Из полученной от Маккитрика информации вытекало, что у Фокса была какая-то компрометирующая информация на Конклина. Но какая именно? Босх знал, что Фокс имел дело с женщинами. Следовательно, мог подцепить Конклина на крючок посредством женщины — или женщин. В газетных статьях за тот период упоминалось, что Конклин был холостяком. Мораль того времени — да и нынешнего тоже — не требовала, конечно, от чиновника и кандидата на пост окружного прокурора абсолютной непогрешимости и обета безбрачия, но и не допускала, чтобы он втайне предавался тем порокам, которые осуждал на публике. Если бы он нарушил это негласное правило и был разоблачен, то распрощался бы со своей политической карьерой, не говоря уже о положении руководителя комиссии по расследованию преступлений антиобщественного характера. Стало быть, если Конклин и впрямь был тайным поклонником порока, то Фокс являлся именно тем человеком, который мог оказать ему содействие в исполнении прихотей и таким образом получить над ним огромную власть. Эта версия была не идеальной, но по крайней мере объясняла странный допрос Фокса, который провели Маккитрик и Эно.

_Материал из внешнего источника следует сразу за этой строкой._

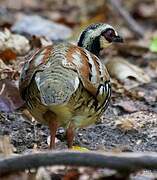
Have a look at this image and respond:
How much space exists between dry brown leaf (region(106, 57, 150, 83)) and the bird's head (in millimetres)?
1545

Однако версия начинала работать — и даже в большей степени — в том случае, если Конклин не только предавался пороку, но и пошел дальше. К примеру, убил женщину, которую Фокс к нему направил, — то есть Марджери Лоув. Это, во-первых, объясняло уверенность Конклина в непричастности Фокса к этому убийству — ведь убийцей был он сам. Во-вторых, позволяло понять, каким образом Фоксу удалось заручиться поддержкой Конклина, а впоследствии получить работу в его избирательном штабе. Другими словами, если убийцей был Конклин, то у Фокса появлялась возможность держать его на крючке прочнее прежнего и, что более важно, постоянно, практически до скончания дней. Конклин таким образом превращался в некое подобие той самой ваху — красивой рыбы, которую Босх сегодня поймал. Хотя леска была длинной, сорваться с крючка ей так и не удалось.

Но рыба могла сорваться, если бы человек оставил удилище и ушел. Босх подумал о смерти Фокса и решил, что она как нельзя лучше встраивается в его гипотезу. Конклин какое-то время выжидал, чтобы отделить одну смерть от другой. То есть играл роль попавшей на крючок рыбы и даже согласился предоставить Фоксу легальную работу в собственном избирательном штабе. Но когда горизонты расчистились, Фокса на улице сбила машина. Конклин же — возможно, подкупив репортера, освещавшего это происшествие — избежал огласки порочивших Фокса, а значит, и его самого, сведений. А по прошествии нескольких месяцев Конклин был избран на пост окружного прокурора.